This report analyses the economic and tax revenue implications of the Pillar One and Pillar Two proposals currently being discussed by the OECD/G20 Inclusive Framework on BEPS (Inclusive Framework) as part of its work to address the tax challenges arising from the digitalisation of the economy. These proposals are described in the Pillar One and Pillar Two Blueprint reports (OECD, 2020[1]; OECD, 2020[2]).
A number of the design elements and parameters of Pillar One and Pillar Two will be the subject of future decisions by the Inclusive Framework. The ‘ex ante’ assessment in this report, which has been carried out by the OECD Secretariat, relies on a number of illustrative assumptions on proposal design and parameters, without prejudice to the final decisions of the Inclusive Framework.

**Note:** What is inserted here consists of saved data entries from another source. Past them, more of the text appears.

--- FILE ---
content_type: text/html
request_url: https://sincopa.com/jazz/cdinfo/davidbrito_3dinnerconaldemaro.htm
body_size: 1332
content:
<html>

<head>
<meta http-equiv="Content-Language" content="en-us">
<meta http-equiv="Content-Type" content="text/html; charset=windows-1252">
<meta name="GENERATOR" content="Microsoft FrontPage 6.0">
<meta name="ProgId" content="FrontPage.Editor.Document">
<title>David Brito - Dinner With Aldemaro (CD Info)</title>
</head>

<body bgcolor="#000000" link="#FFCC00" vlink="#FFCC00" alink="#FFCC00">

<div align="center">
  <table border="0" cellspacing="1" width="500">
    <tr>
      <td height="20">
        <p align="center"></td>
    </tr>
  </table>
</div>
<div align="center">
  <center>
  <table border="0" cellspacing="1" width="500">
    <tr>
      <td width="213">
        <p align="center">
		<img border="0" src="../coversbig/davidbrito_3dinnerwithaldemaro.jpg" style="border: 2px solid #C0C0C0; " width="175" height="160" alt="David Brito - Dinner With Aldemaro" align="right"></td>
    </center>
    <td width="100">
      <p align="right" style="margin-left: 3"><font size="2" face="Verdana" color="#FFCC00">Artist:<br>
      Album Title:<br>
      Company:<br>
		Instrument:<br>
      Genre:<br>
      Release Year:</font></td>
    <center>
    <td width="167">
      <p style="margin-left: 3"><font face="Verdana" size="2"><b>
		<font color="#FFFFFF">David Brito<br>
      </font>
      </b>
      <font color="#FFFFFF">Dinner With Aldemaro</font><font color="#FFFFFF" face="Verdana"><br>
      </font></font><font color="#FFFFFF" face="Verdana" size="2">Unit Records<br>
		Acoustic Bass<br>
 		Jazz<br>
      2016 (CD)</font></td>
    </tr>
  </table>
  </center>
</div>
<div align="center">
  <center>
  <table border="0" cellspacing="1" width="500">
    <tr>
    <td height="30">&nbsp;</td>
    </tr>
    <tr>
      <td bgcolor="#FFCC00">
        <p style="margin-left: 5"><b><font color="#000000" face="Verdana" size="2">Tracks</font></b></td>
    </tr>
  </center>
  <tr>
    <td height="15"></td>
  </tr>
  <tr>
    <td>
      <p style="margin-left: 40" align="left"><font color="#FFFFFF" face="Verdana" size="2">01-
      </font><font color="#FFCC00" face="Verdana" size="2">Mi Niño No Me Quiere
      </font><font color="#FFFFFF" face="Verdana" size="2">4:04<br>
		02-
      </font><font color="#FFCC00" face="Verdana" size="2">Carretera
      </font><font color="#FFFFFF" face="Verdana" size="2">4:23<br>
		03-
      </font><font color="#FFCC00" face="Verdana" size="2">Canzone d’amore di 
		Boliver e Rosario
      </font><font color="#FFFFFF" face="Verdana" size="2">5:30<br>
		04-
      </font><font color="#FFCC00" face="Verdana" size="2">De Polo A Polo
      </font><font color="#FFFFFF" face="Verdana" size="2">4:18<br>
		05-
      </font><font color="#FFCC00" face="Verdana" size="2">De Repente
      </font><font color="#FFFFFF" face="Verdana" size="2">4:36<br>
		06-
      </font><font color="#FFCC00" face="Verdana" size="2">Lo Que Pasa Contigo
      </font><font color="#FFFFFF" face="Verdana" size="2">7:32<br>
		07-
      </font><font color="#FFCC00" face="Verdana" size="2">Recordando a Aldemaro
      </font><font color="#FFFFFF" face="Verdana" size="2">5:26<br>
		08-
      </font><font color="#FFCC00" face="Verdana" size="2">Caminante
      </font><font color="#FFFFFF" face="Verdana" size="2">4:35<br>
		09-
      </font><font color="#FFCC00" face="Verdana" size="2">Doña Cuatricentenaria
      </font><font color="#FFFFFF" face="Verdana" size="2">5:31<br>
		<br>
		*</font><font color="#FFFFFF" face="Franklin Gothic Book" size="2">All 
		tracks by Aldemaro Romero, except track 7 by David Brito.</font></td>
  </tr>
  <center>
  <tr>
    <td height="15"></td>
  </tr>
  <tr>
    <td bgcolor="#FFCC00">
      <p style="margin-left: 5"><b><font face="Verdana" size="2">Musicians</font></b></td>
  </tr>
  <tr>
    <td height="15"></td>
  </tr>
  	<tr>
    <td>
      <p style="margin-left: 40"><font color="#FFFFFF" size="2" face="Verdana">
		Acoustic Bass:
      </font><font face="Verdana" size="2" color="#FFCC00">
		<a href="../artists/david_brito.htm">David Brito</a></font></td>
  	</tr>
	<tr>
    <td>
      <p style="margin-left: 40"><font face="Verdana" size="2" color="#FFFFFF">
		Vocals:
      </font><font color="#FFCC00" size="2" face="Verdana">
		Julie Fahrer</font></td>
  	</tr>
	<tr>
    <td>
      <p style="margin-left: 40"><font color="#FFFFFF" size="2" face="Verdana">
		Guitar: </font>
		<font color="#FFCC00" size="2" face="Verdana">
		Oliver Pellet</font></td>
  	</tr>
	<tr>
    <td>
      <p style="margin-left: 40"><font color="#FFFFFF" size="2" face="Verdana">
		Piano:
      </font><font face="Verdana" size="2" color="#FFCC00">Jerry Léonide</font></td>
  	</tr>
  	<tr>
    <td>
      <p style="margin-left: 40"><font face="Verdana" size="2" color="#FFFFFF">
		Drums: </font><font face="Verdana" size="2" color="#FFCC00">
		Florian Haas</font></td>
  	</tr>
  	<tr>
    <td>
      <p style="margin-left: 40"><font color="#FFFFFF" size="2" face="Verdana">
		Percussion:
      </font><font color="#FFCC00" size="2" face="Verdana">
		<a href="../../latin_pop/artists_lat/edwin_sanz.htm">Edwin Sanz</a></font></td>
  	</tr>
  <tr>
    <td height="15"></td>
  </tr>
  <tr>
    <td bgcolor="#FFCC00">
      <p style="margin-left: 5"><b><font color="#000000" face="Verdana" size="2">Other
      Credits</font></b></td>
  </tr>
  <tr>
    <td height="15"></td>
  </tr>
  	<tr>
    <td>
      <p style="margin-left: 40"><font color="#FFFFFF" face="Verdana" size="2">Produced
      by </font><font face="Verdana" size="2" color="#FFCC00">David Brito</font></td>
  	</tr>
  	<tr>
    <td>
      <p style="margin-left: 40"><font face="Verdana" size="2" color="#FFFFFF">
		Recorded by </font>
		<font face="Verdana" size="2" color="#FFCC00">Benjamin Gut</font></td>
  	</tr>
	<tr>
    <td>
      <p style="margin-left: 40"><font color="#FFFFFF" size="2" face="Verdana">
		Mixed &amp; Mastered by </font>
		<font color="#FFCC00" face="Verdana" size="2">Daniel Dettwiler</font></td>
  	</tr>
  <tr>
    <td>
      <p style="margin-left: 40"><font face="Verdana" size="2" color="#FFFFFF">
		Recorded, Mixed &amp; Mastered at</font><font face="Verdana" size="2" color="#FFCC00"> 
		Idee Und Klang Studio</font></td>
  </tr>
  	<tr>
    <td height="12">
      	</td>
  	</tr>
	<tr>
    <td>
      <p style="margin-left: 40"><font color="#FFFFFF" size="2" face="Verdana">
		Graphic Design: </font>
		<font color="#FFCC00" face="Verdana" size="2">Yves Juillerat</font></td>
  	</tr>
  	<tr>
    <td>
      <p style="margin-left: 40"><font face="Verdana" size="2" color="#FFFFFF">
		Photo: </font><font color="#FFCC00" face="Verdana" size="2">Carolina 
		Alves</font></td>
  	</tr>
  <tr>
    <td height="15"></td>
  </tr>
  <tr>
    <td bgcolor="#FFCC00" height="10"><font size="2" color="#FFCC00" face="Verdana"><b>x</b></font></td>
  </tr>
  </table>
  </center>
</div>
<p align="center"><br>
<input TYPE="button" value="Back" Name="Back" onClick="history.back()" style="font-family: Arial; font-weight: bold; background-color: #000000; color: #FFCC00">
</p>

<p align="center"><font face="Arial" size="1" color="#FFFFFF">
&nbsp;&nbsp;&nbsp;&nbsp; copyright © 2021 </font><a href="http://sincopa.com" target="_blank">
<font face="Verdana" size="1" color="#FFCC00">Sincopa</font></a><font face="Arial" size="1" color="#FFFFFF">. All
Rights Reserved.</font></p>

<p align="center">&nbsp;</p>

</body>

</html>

The assessment in this report relies on the best data available to the OECD Secretariat across a wide range of jurisdictions, combining firm-level and more aggregate data sources, including the newly published anonymised and aggregated Country-by-Country Report (CbCR) data. Extensive work has been undertaken to ensure the highest possible level of data quality. Nevertheless, the underlying data have several limitations and the assessment relies on a number of simplifying assumptions on the proposals and the potential reactions of multinational enterprises (MNEs) and governments. In particular, the underlying data pre-date important recent developments, most notably the 2017 US tax reform, implementation of some aspects of the OECD/G20 Base Erosion and Profit Shifting (BEPS) package and the COVID-19 crisis.